Doctors look to tech for the future but need assurance it will work

LAS VEGAS Doctors are interested in adopting more digital health technologies in the future, Jesse Ehrenfeld, former chair of the board of trustees for the American Medical Association (AMA), said at HIMSS21 here yesterday. 

In fact, the AMA compared survey data on digital health adoption collected in 2019 to results from 2016, and found a “small but significant increase in the advantages that physicians feel digital health” can bring to their patients. 

“I can only imagine what these data would look like today,” Ehrenfeld said, noting that the data was collected pre-COVID-19. 

The survey zeroed in on seven types of tools, including remote monitoring for efficiency, remote monitoring and management for improved care, clinical decision support, patient engagement, tele-visits, point of care and consumer access to data. 

“The use of digital tools again in 2016 and 2019 has risen significantly across all seven of those [categories] … and the average number of tools has increased,” Ehrenfeld said. “And interestingly, older physicians and those less enthusiastic [about] using technologies there’s a lot of overlap, but it’s not completely … are catching up and there are some folks that were lagging in terms of their adoption [who] are starting to catch up.”

Doctors are especially interested in monitoring their patients outside the four halls of a hospital or clinic. 
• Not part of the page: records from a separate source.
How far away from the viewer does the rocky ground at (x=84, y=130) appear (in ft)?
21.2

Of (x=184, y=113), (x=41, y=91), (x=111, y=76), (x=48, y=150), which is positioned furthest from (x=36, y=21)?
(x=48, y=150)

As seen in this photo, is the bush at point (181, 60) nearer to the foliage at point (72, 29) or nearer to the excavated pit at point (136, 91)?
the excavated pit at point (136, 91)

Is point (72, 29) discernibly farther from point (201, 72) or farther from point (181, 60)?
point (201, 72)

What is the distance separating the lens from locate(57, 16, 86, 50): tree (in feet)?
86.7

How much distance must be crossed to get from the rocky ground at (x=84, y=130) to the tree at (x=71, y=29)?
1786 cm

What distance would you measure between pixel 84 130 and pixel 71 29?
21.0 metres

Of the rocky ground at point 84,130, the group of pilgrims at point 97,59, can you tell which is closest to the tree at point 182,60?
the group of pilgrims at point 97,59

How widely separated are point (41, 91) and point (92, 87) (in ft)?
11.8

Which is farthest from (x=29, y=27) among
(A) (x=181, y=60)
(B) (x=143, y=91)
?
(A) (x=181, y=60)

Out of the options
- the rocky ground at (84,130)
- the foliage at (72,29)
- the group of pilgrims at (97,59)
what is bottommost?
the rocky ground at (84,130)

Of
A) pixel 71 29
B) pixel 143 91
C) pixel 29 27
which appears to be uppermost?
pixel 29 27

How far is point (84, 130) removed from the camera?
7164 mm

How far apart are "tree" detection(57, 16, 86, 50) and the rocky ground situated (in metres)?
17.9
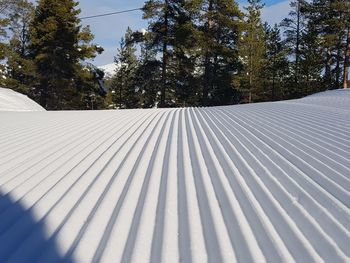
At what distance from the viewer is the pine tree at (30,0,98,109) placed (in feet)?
89.4

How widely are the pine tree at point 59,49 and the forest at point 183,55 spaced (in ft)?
0.22

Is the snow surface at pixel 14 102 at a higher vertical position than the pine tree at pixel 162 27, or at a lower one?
lower

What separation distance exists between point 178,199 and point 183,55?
2627 centimetres

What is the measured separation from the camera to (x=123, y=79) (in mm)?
43312

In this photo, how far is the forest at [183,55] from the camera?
27453mm

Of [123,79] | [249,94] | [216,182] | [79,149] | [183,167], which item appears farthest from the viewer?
[123,79]

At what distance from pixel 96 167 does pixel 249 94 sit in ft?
94.2

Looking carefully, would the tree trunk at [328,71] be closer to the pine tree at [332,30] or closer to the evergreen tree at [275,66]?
the pine tree at [332,30]

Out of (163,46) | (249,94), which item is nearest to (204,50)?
(163,46)

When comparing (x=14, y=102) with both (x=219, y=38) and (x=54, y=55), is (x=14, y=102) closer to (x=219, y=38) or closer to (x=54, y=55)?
(x=54, y=55)

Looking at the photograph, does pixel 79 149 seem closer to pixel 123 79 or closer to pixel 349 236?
pixel 349 236

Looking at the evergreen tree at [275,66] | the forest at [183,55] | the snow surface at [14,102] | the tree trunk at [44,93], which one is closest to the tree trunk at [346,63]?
the forest at [183,55]

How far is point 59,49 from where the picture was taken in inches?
1088

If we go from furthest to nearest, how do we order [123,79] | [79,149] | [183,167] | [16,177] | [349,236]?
1. [123,79]
2. [79,149]
3. [183,167]
4. [16,177]
5. [349,236]
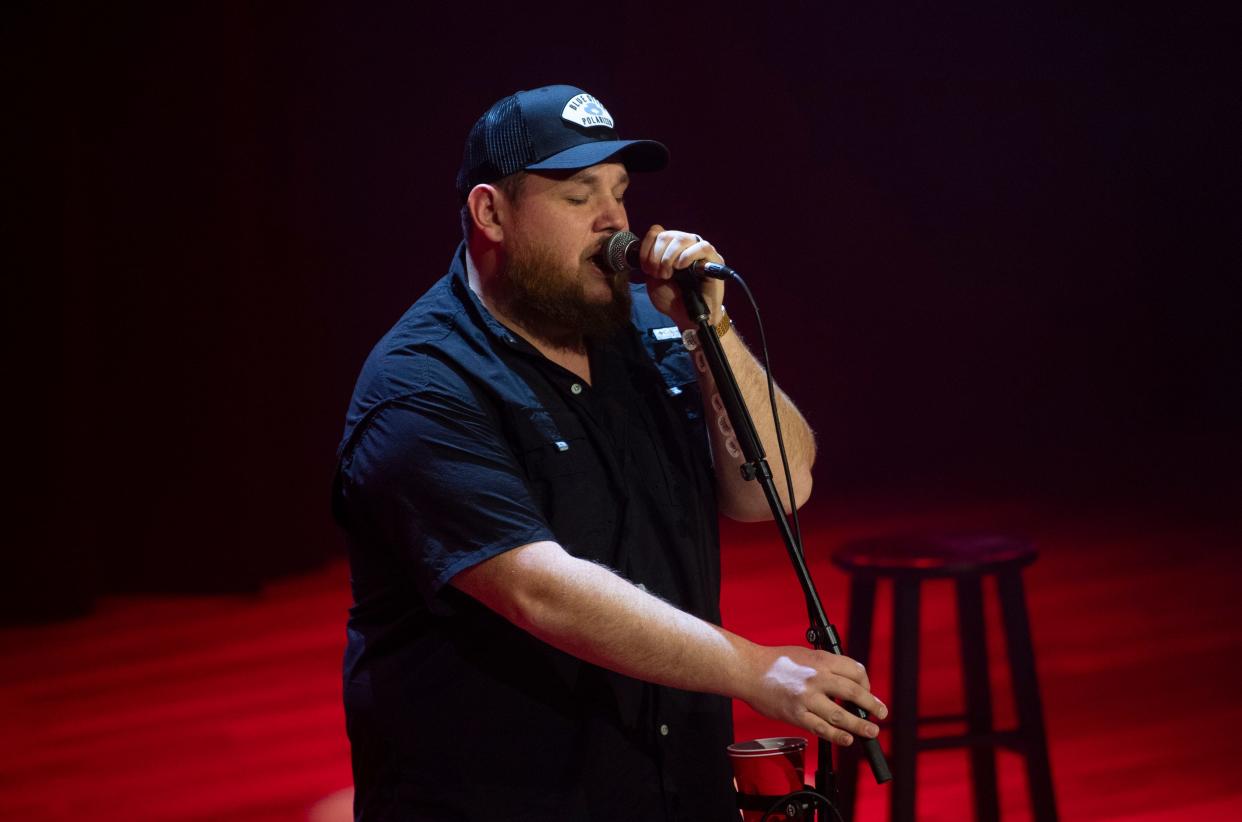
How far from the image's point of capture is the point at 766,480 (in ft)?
5.84

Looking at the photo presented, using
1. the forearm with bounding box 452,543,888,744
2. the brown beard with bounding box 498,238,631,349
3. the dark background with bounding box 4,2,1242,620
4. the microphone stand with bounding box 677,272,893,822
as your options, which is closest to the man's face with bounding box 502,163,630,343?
the brown beard with bounding box 498,238,631,349

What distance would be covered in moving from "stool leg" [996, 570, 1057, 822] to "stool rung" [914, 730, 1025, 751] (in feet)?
0.09

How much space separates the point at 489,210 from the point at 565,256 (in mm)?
150

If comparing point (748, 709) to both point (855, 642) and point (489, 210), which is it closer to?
point (855, 642)

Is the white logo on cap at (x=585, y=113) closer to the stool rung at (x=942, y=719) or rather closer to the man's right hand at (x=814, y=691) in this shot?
the man's right hand at (x=814, y=691)

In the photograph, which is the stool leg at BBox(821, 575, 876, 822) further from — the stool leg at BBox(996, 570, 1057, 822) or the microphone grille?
the microphone grille

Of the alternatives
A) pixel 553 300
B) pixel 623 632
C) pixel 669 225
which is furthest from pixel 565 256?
pixel 669 225

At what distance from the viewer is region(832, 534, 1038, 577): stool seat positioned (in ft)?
9.05

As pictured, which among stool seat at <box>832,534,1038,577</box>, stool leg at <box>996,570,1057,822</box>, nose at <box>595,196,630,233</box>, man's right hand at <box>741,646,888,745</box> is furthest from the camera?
stool leg at <box>996,570,1057,822</box>

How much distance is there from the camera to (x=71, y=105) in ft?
18.1

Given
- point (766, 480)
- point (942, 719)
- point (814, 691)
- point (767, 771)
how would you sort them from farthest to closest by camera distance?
point (942, 719) → point (767, 771) → point (766, 480) → point (814, 691)

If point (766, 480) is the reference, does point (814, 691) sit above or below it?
below

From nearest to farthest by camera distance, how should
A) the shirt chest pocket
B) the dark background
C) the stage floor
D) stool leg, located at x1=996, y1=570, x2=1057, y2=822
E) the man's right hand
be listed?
the man's right hand
the shirt chest pocket
stool leg, located at x1=996, y1=570, x2=1057, y2=822
the stage floor
the dark background

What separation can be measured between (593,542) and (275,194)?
14.7 feet
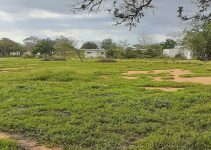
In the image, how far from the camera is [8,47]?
10544 centimetres

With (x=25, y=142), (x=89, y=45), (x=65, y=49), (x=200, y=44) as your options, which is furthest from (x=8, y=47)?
(x=25, y=142)

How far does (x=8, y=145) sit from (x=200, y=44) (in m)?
59.7

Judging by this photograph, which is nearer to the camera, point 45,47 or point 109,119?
point 109,119

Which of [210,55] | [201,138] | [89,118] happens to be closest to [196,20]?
[201,138]

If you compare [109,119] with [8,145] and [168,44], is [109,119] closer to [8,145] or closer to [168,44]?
[8,145]

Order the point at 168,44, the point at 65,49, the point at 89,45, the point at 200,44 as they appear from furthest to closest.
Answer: the point at 89,45 < the point at 168,44 < the point at 65,49 < the point at 200,44

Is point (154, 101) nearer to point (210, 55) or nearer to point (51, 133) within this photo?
point (51, 133)

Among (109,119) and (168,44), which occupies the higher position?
(168,44)

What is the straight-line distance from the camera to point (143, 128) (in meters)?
9.33

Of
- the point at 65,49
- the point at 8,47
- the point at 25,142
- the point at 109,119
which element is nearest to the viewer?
the point at 25,142

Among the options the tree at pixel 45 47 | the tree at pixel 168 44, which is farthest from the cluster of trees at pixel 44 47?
the tree at pixel 168 44

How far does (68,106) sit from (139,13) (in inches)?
155

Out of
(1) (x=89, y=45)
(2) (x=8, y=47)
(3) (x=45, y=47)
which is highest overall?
(1) (x=89, y=45)

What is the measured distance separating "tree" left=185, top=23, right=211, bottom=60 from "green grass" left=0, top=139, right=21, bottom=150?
5691 cm
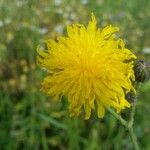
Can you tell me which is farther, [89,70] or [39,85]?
[39,85]

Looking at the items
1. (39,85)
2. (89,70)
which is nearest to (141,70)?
(89,70)

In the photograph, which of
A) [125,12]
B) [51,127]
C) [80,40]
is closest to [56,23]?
[125,12]

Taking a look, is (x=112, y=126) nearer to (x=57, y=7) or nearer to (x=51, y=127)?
(x=51, y=127)

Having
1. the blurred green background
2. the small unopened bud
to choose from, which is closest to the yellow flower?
the small unopened bud

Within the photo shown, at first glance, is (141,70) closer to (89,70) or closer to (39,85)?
(89,70)

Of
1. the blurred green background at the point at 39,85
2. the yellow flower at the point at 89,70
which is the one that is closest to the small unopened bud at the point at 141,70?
the yellow flower at the point at 89,70

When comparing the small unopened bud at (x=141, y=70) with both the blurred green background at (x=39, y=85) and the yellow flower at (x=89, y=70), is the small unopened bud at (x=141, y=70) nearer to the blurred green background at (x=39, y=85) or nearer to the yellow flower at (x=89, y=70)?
the yellow flower at (x=89, y=70)
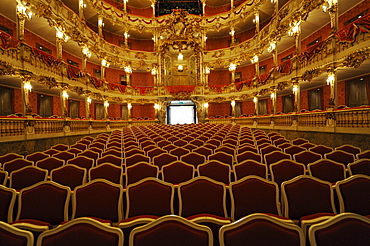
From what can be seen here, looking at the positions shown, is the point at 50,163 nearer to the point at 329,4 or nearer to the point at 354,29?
the point at 354,29

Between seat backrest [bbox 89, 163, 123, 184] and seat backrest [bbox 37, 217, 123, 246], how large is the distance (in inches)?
86.9

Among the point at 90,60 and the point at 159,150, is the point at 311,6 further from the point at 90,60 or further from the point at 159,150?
the point at 90,60

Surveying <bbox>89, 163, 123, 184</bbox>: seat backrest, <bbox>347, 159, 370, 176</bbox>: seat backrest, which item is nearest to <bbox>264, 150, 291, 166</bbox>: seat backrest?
<bbox>347, 159, 370, 176</bbox>: seat backrest

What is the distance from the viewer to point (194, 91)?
22.9 metres

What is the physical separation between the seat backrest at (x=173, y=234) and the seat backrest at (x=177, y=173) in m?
2.21

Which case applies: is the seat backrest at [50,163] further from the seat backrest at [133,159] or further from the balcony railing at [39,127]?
the balcony railing at [39,127]

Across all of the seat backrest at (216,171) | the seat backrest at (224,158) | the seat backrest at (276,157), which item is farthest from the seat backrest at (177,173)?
the seat backrest at (276,157)

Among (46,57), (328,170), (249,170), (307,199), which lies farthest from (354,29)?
(46,57)

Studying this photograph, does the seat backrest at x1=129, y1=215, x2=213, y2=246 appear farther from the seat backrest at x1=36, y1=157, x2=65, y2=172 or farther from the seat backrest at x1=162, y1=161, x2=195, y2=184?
the seat backrest at x1=36, y1=157, x2=65, y2=172

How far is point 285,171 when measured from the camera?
3.41 metres

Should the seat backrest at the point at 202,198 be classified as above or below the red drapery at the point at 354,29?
below

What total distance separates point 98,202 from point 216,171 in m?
1.93

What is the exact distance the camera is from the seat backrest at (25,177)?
3.34 m

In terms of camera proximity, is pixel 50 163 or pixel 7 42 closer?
pixel 50 163
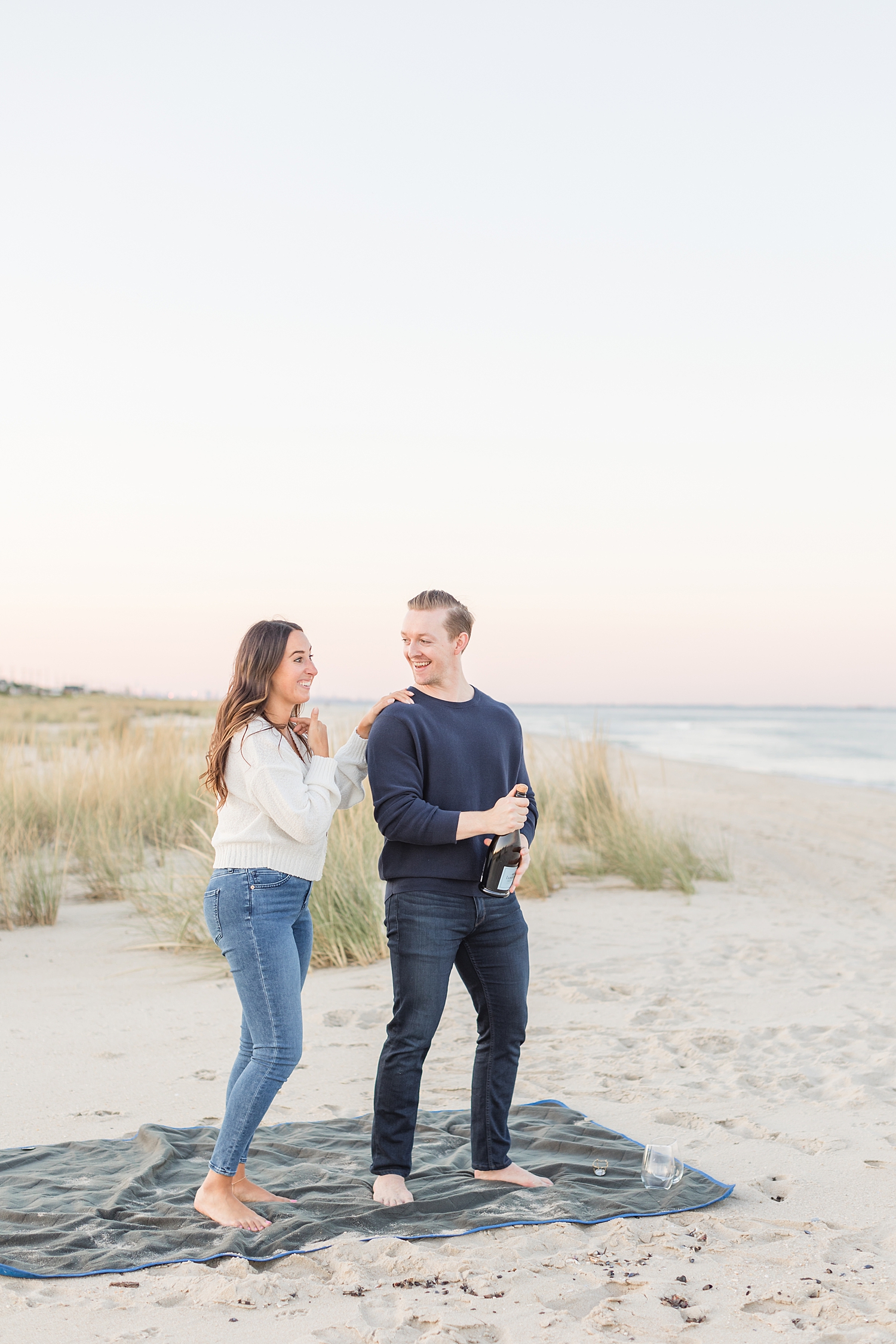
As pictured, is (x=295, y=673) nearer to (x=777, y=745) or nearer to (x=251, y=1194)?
(x=251, y=1194)

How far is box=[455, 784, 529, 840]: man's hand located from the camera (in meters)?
3.36

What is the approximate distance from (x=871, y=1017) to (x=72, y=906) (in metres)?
6.05

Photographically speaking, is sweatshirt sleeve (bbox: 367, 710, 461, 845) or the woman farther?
sweatshirt sleeve (bbox: 367, 710, 461, 845)

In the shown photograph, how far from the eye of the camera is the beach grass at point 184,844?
7195 millimetres

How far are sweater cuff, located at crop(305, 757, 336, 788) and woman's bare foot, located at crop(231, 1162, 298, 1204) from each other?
127 cm

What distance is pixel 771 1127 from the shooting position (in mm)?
4266

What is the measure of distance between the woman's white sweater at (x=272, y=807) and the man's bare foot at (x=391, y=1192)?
1.04 metres

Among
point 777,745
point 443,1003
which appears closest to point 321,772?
point 443,1003

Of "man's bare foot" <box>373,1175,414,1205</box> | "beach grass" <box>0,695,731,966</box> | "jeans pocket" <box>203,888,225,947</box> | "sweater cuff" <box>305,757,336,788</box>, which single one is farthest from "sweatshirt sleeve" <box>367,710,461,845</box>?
"beach grass" <box>0,695,731,966</box>

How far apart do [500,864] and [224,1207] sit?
1.34 m

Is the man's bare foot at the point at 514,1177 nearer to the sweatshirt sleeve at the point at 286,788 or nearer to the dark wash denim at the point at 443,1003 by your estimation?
the dark wash denim at the point at 443,1003

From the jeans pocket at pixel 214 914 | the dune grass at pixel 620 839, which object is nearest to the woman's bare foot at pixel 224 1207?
the jeans pocket at pixel 214 914

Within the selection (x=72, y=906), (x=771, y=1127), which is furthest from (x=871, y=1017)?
(x=72, y=906)

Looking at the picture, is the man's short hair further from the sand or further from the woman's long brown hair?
the sand
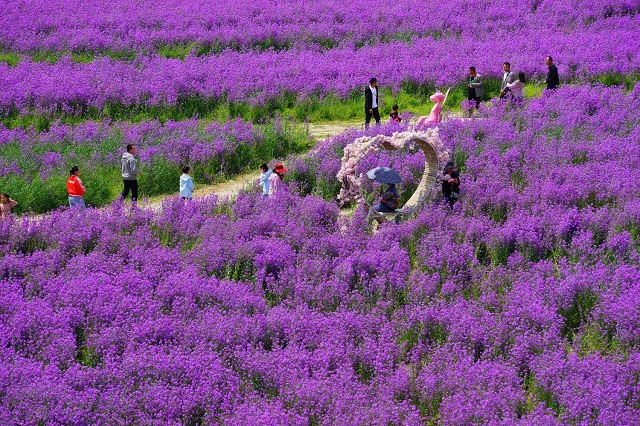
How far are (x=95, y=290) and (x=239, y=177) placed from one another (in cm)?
557

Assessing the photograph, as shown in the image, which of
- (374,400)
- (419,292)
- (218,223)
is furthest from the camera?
(218,223)

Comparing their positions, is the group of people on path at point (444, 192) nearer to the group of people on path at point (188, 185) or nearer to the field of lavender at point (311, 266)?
the group of people on path at point (188, 185)

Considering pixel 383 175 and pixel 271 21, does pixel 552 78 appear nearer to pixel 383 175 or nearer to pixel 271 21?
pixel 383 175

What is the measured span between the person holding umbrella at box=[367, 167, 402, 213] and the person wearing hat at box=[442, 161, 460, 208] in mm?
712

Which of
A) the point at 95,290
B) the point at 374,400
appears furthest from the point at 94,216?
the point at 374,400

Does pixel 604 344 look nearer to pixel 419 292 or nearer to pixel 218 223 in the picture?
pixel 419 292

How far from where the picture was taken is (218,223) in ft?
34.2

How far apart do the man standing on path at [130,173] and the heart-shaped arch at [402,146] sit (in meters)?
3.03

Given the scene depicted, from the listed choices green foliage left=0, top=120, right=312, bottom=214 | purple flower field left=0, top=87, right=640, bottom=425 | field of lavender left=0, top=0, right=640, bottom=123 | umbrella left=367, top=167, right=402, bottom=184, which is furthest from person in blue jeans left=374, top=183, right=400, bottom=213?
field of lavender left=0, top=0, right=640, bottom=123

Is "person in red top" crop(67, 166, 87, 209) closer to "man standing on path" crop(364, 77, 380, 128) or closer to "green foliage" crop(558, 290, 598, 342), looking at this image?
"man standing on path" crop(364, 77, 380, 128)

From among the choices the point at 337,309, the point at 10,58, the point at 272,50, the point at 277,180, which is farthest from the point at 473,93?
the point at 10,58

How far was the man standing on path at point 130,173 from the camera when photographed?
1198 centimetres

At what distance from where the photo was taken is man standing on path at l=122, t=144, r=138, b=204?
39.3 feet

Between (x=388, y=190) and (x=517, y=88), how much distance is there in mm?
6015
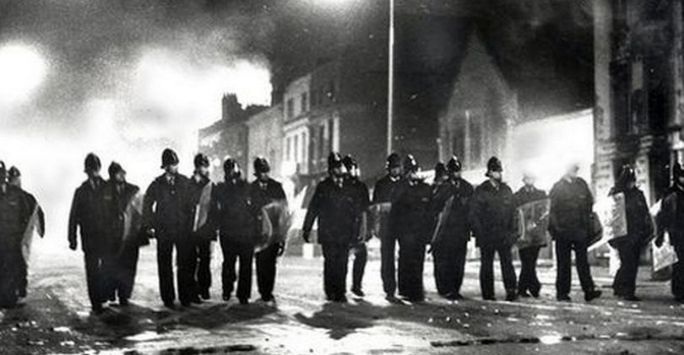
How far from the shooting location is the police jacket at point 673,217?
14.1 metres

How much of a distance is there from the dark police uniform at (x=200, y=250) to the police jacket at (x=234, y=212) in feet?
0.81

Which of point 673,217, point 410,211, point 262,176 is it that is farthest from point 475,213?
point 262,176

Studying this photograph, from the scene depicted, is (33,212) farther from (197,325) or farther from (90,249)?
(197,325)

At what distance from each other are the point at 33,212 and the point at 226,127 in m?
71.6

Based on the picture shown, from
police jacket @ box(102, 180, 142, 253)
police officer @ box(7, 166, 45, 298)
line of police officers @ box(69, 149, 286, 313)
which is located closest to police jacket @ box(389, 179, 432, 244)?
line of police officers @ box(69, 149, 286, 313)

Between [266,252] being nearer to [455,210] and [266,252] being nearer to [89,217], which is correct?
[89,217]

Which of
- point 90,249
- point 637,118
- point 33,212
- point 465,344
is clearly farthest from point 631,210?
point 637,118

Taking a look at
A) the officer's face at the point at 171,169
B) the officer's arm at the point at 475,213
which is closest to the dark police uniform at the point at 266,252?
the officer's face at the point at 171,169

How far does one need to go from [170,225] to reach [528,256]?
5629mm

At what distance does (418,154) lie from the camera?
5488 cm

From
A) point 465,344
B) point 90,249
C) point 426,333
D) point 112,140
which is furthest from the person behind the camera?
point 112,140

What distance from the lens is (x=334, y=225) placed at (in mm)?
13258

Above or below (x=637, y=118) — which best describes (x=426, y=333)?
below

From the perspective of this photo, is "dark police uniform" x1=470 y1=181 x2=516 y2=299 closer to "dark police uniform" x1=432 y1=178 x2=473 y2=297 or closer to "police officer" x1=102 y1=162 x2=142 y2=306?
"dark police uniform" x1=432 y1=178 x2=473 y2=297
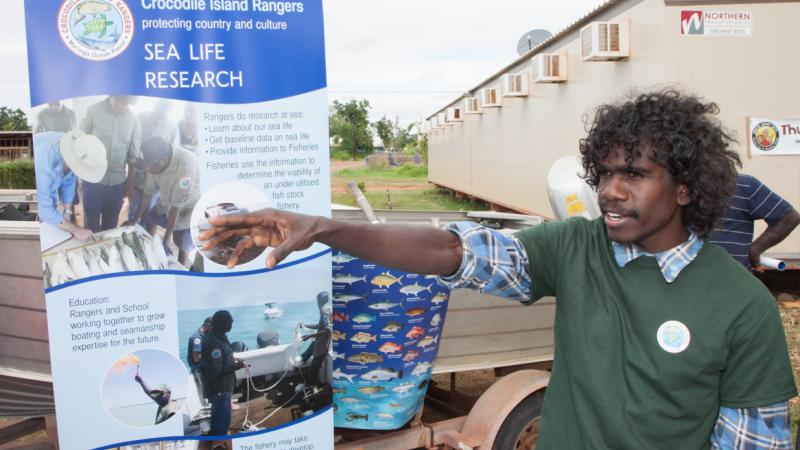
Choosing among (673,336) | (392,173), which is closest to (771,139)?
(673,336)

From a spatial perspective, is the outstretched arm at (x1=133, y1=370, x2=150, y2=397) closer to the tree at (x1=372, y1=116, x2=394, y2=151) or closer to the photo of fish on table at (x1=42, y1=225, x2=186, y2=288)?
the photo of fish on table at (x1=42, y1=225, x2=186, y2=288)

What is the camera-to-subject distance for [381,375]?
3049 mm

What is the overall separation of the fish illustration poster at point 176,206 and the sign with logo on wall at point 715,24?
608 cm

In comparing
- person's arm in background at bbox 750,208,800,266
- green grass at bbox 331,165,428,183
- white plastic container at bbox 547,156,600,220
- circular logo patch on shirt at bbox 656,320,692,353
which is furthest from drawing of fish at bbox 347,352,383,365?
green grass at bbox 331,165,428,183

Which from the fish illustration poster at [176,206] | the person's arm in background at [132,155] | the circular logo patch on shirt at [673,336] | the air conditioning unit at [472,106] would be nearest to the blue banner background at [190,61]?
the fish illustration poster at [176,206]

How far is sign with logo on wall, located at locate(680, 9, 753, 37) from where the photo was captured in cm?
746

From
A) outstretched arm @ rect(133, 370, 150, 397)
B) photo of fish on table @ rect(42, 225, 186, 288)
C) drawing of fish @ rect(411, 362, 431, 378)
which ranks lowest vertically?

“While all digital tools have seen an increase in that three-year period from ’16 to ’19, remote care tools have seen the biggest jumps so far,” Ehrenfeld said. “Remote care tools are also at the highest likelihood of those wanting to adopt if they haven’t already in the next three years.” 

The survey results show that the number of physicians interested in adopting augmented intelligence tools is very high; however, current adoption, at least as of 2019, is low. 

Some of the biggest requirements that doctors listed in the survey were EHR integration, getting coverage for a stand-alone practice, the liability of these products and safety and efficacy of these tools, and that the tools are as good as traditional care. 

What’s next? 

While digital adoption has come a long way, Ehrenfeld said for tech to take off generally there are four questions that doctors really want to know before adopting these tools: 

“Does it work? Will I get paid? Will I get sued? Will it work in my practice?”

During the COVID-19 pandemic, there was a massive uptick in digital tools and virtual care visits. And Ehrenfeld said the interest in this space isn’t going away. 

“Millions of Americans have lost their employer-provided healthcare coverage, and they get a $40 virtual doctor visit at a care clinic and that’s pretty appealing to patients all over the U.S,” he said. 

Patients and doctors are interested in continuing to use virtual health and other tools that may have first been implemented during the pandemic. In fact, 68% of clinicians said they are motivated to increase telehealth, and 75% said telehealth helped them boost their care, according to the COVID-19 Healthcare Coalition. 

Beyond telehealth, Ehrenfeld noted that there is a lot of possibility for tools such as augmented reality; however, exactly what this tech will look like in the future is still being ironed out.